Natürlich gilt diese Logik nicht immer, wenn eine Person voller Stolz berichtet, was sie ausmacht oder was sie getan hat. Es muss etwas dabei geben, das sie verrät. Die Tatsache, dass an ihrer Haltung etwas “zu viel” ist. Sie betont diesen Charakterzug sehr stark und viel zu oft. Sie trägt ihn ganz ostentativ vor sich her. Und sie übertreibt damit ganz offensichtlich.

“Jeder Mensch hat einen dreigeteilten Charakter: einen, den er wirklich hat,
einen, den er der Welt zeigt, und einen, von dem er glaubt, dass er ihn hat.”

Tatsächlich ist jemand, der sich dieses Mechanismus bedient, sich dessen nicht wirklich bewusst. Ganz im Gegenteil.

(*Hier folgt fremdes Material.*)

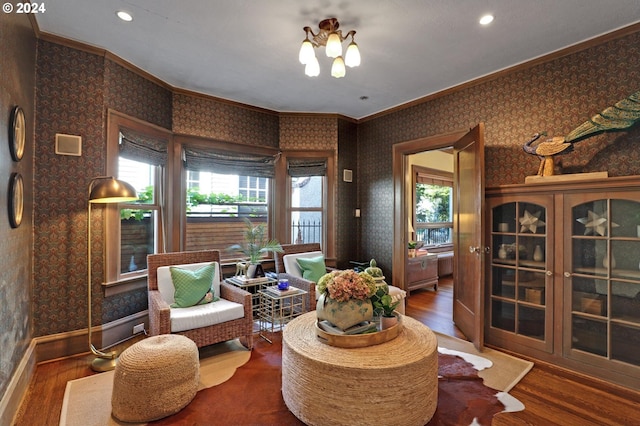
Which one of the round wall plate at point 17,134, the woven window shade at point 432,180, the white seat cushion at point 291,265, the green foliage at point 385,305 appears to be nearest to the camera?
the round wall plate at point 17,134

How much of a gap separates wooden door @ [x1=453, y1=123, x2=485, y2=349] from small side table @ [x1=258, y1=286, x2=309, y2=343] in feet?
5.78

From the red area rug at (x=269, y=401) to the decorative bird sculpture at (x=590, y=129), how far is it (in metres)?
1.98

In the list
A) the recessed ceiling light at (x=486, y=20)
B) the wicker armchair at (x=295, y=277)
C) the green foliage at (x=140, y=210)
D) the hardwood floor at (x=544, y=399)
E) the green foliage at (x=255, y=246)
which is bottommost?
the hardwood floor at (x=544, y=399)

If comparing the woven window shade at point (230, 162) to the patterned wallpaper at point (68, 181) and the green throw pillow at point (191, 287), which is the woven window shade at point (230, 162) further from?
the green throw pillow at point (191, 287)

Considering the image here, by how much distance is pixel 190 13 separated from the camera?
245 centimetres

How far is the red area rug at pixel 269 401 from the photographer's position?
2.04 metres

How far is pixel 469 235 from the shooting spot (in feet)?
11.0

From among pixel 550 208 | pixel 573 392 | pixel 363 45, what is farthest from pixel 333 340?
pixel 363 45

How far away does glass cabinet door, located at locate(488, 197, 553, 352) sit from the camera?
283 cm

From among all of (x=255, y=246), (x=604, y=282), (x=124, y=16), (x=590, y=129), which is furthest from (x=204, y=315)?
(x=590, y=129)

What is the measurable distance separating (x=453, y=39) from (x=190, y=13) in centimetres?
222

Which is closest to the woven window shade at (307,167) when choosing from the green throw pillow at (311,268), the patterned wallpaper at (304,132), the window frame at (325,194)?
the window frame at (325,194)

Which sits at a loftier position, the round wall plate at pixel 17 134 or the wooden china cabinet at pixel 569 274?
the round wall plate at pixel 17 134

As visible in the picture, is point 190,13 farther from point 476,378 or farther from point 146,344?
point 476,378
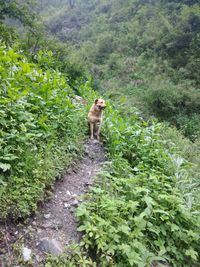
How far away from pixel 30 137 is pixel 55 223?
104cm

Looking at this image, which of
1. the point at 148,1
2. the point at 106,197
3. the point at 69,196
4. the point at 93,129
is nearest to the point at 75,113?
the point at 93,129

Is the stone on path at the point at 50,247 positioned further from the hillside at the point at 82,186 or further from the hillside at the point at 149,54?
the hillside at the point at 149,54

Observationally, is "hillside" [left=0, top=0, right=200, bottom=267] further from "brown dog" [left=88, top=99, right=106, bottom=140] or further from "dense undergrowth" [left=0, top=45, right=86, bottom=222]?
"brown dog" [left=88, top=99, right=106, bottom=140]

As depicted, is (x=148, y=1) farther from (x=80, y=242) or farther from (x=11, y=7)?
(x=80, y=242)

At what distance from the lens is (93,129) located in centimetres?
541

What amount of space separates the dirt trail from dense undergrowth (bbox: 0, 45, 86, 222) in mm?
146

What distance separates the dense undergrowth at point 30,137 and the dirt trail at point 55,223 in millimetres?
146

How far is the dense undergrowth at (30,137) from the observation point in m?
2.67

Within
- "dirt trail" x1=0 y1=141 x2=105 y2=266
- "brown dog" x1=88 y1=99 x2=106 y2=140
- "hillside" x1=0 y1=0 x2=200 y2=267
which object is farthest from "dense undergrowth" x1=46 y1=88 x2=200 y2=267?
"brown dog" x1=88 y1=99 x2=106 y2=140

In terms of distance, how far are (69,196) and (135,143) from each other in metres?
1.83

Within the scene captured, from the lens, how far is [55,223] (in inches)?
111

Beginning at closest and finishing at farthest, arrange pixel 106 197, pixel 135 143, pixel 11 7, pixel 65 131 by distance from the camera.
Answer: pixel 106 197 → pixel 65 131 → pixel 135 143 → pixel 11 7

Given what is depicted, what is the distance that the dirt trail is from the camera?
2404mm

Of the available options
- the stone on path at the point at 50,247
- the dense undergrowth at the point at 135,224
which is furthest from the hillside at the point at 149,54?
the stone on path at the point at 50,247
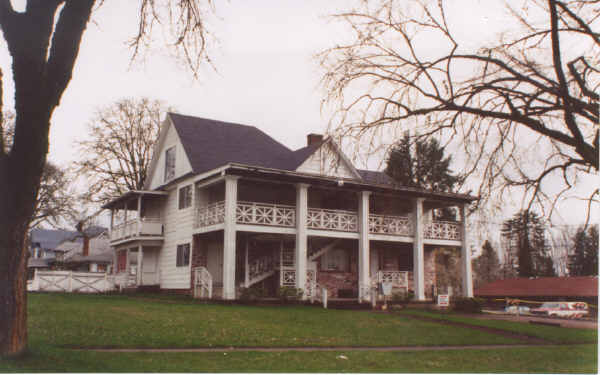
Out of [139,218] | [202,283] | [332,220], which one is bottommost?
[202,283]

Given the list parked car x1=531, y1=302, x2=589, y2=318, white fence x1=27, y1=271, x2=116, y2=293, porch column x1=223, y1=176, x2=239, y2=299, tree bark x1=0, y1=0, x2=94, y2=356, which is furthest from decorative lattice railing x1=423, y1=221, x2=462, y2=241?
tree bark x1=0, y1=0, x2=94, y2=356

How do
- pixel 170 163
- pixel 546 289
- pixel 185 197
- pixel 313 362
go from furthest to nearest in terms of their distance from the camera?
1. pixel 546 289
2. pixel 170 163
3. pixel 185 197
4. pixel 313 362

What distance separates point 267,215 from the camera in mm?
19078

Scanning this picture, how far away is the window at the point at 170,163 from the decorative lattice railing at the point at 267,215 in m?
4.66

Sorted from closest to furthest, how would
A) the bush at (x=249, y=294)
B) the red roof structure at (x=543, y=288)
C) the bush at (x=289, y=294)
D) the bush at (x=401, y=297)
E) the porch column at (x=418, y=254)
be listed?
the bush at (x=249, y=294) → the bush at (x=289, y=294) → the bush at (x=401, y=297) → the porch column at (x=418, y=254) → the red roof structure at (x=543, y=288)

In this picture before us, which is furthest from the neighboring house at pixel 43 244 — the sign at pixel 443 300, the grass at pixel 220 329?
the grass at pixel 220 329

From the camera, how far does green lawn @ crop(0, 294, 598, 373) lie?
6.71 metres

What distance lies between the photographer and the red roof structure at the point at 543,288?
3073 centimetres

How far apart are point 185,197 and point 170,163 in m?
2.71

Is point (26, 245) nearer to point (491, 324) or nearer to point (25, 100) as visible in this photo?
point (25, 100)

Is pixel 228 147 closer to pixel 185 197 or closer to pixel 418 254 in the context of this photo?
pixel 185 197

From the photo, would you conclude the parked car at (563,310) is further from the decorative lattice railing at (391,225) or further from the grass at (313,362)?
the grass at (313,362)

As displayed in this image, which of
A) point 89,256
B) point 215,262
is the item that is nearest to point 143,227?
point 215,262

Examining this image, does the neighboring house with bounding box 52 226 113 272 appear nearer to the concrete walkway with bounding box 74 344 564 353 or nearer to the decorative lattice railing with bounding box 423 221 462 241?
the decorative lattice railing with bounding box 423 221 462 241
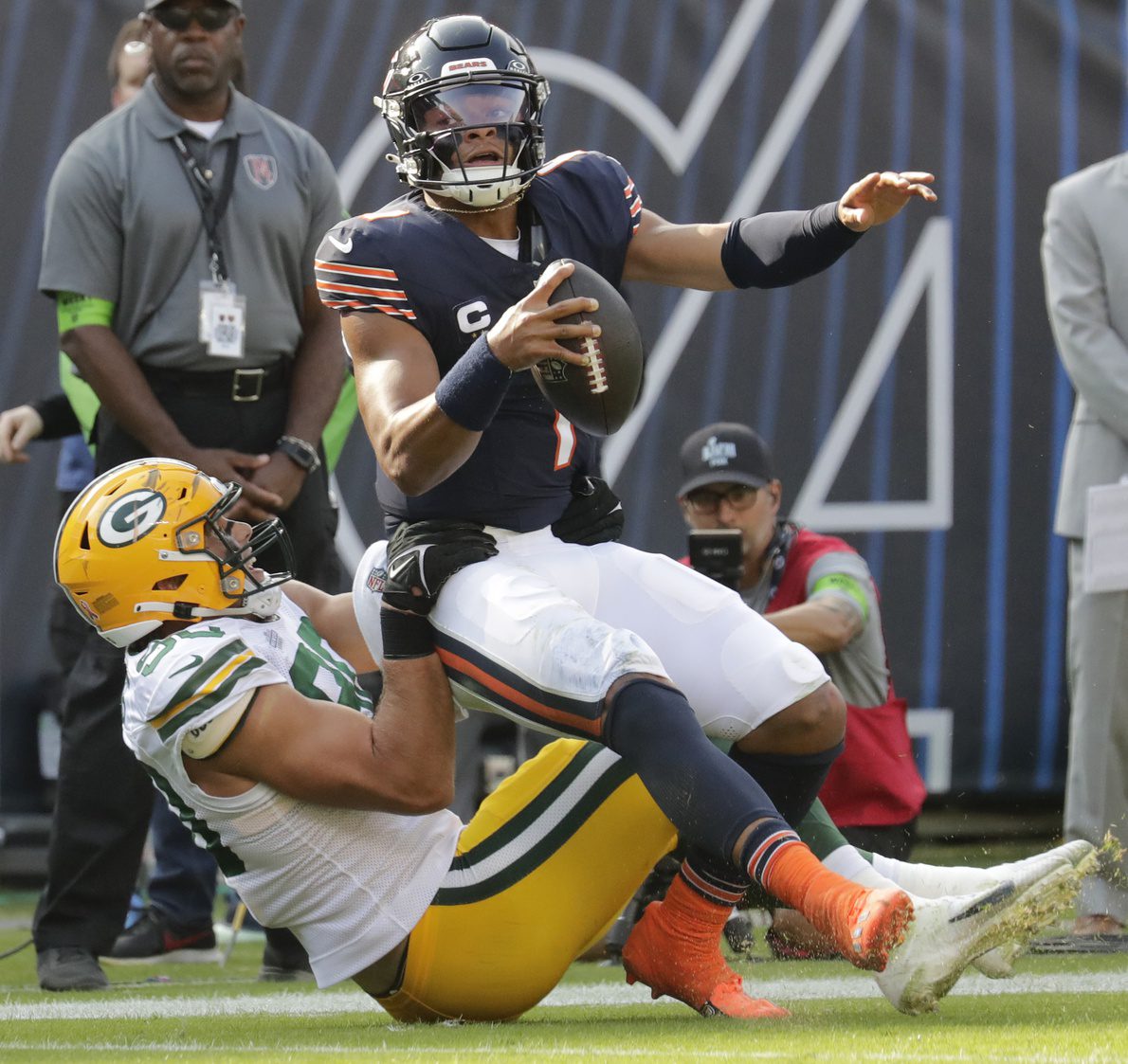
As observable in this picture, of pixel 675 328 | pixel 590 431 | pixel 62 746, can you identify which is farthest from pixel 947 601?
pixel 590 431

Er denkt sogar, dass er als Rollenmodell und Werbeträger für gewisse Ideen oder Werte auf einem echten Kreuzzug ist. Tief im Innern will er nicht die anderen davon zu überzeugen, dass alles wahr ist. Sich selbst will er davon überzeugen. Er tritt seine Beweisführung an und untermauert seine Predigt dabei unablässig mit konkreten Handlungen und Argumenten.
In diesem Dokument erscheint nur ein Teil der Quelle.